TASK DIRECTIONS:
Pick up the essay on storytelling below and continue it after its final sentence.

SELECTED PASSAGE:
******************************

Once upon a time

Once upon a time

 

My earliest memories of having heard stories were when I was a small boy and my mother used to tell me, my brother and sister tales from the Indian epics Ramayana and the Mahabharata. My grandfather who I started having conversations with when I was a little older was a great story teller too and being a professor of English, he had the felicity of the language as well. He laced his stories with quiet dry humour and his many tales of his teaching days had me enthralled for hours. When I started reading, I graduated to the illustrated books on these classics and from there on, my reading journey started. However, the charm of listening to those and many other stories from my mother will never fade. I did the same with my elder daughter and she grew up on books later. These days, storytelling seems to be a lost art. With both parents working, children today rarely get to hear stories, unless grandparents live with them, which again is a rarity. When I talk to young people these days, they are not aware of the characters in those great epics or even historical figures or for that matter great authors or poets. When I look back, I realize that a lot of my beliefs and values were shaped from the characters in those stories I heard in my childhood.

Just as storytelling is important is shaping the character of children, I believe it plays a vital role in defining the culture of organizations as well. Stories that promoters tell their first recruits and the senior people, stories that managers tell their team members can galvanize teams to work for a common purpose and fosters a bond that causes them to help each other in situations of crisis. The story telling, however has to have a context and an objective else it will merely be a source of entertainment, which in itself is not bad but when coupled with learning, the impact is tremendous.  In his book “The Leader’s Guide to Storytelling”, Stephen Denning talks about the importance of storytelling in motivating people, building trust, building brands, communicating values and vision and for teamwork and narrates examples of business leaders succeeding or failing or presidential candidates losing elections because of the stories they told.

******************************

INFORMATION SUPPLIED:
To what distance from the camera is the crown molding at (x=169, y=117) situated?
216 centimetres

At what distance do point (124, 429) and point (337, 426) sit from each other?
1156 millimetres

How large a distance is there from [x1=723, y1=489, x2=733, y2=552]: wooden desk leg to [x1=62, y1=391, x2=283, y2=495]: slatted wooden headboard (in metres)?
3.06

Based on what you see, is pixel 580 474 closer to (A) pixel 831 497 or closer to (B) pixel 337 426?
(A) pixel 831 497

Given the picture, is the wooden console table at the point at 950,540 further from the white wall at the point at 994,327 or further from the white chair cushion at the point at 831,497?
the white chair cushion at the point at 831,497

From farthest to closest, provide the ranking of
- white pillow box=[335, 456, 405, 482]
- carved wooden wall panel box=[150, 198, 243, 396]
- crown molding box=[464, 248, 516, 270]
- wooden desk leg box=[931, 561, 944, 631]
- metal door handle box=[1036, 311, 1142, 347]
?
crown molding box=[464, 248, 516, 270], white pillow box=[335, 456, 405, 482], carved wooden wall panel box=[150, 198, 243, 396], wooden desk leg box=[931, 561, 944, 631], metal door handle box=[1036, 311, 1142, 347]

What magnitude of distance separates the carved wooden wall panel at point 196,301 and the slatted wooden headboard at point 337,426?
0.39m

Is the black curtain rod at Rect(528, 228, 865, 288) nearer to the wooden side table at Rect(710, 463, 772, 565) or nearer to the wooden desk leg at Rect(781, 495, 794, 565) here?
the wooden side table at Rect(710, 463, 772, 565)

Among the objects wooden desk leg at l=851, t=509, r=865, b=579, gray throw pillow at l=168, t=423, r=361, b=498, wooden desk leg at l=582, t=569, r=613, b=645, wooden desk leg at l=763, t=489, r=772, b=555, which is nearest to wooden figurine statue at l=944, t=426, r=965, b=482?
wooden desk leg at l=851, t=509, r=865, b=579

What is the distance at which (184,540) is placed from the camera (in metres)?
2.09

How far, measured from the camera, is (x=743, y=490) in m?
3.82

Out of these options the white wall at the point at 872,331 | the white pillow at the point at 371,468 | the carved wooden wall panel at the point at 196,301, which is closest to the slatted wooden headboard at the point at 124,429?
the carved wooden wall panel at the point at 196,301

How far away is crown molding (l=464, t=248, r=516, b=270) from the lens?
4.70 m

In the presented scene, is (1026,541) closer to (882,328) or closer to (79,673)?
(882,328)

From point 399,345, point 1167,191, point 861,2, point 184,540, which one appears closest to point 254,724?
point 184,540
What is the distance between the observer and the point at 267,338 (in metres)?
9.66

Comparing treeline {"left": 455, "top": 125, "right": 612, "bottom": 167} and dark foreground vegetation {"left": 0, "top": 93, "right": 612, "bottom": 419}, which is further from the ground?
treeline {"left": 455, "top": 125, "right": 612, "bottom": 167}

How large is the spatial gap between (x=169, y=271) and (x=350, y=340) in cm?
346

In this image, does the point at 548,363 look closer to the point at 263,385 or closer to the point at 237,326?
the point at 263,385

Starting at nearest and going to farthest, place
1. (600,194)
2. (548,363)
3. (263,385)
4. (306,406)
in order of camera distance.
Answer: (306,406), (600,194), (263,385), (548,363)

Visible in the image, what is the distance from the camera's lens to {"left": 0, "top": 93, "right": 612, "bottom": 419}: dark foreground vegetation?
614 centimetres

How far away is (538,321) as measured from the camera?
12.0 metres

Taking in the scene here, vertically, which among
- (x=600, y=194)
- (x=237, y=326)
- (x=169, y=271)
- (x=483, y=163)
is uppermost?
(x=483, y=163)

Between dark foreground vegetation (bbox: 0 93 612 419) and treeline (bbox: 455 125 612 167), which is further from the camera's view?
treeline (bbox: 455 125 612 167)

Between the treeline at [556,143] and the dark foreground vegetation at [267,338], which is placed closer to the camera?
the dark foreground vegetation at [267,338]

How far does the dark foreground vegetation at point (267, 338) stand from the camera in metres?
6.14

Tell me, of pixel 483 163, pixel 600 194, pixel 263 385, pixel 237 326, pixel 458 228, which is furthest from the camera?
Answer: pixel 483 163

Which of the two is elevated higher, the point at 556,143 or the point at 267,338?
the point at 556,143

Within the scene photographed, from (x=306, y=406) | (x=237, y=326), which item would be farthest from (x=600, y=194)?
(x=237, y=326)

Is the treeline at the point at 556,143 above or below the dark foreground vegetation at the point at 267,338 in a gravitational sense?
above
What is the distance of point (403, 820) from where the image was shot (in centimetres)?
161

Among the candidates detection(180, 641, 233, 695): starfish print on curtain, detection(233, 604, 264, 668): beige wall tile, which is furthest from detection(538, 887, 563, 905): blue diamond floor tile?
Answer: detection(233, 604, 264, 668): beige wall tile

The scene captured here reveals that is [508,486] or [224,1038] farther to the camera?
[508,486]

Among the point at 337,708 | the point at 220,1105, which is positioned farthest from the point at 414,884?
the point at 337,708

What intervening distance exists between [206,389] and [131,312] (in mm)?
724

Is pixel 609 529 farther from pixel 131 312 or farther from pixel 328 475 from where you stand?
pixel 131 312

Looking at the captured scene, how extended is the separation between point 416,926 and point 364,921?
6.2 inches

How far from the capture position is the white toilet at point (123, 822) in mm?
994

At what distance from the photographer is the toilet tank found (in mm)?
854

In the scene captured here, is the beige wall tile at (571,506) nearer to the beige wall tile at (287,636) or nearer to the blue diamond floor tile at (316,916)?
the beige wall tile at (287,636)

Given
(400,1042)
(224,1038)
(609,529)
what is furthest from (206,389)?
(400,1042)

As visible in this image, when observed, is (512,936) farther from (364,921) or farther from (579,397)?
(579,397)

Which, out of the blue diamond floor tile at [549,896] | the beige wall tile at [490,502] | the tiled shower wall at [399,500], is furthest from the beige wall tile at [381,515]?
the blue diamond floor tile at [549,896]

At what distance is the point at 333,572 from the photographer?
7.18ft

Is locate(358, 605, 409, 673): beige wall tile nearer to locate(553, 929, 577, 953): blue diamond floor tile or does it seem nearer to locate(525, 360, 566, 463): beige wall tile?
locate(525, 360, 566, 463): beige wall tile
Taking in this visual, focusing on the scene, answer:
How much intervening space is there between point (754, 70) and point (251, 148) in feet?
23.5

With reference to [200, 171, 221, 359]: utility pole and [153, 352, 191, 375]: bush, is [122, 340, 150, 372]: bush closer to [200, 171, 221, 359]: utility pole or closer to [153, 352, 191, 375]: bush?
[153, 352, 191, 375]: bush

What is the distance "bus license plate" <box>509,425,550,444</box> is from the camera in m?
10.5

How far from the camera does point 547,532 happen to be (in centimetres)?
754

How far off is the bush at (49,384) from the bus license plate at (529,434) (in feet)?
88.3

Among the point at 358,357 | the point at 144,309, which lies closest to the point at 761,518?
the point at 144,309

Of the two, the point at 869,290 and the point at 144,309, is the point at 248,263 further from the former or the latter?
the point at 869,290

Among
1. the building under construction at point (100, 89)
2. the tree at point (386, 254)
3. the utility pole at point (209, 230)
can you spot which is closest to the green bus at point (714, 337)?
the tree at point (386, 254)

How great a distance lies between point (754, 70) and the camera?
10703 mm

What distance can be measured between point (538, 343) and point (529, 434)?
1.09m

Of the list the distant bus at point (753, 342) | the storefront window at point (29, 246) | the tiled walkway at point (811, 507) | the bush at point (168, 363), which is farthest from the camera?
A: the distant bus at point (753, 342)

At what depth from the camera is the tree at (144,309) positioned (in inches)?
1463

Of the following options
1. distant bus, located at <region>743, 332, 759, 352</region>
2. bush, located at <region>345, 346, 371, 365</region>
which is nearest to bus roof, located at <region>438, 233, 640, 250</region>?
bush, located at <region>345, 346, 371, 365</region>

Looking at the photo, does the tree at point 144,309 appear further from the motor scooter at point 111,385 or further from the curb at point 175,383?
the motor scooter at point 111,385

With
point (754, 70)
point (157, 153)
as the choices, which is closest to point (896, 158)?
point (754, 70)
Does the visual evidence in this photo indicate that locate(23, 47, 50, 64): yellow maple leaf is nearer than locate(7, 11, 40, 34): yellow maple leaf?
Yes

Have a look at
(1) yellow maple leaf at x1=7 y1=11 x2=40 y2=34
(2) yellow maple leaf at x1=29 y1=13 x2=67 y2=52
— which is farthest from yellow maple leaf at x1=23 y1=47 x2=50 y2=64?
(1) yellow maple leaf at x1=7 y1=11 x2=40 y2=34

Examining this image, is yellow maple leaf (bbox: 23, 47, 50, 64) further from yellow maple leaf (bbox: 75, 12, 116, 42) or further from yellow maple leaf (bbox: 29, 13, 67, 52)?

******************************

ANSWER SECTION:
When I look back at all the managers and peers I have worked with, the people who come to mind immediately are those that told good stories to gently goad people into action. There were, of course the left brained “facts and figures” men (I am one too, by training), who at best were perfectionists, great at their jobs but hardly inspiring or worthy of emulating. I am not trivializing the importance of facts and figures. They are the lifeblood of business, but while numbers work on the head, stories capture the imagination of people and if numbers are complemented with stories, a compelling case is made.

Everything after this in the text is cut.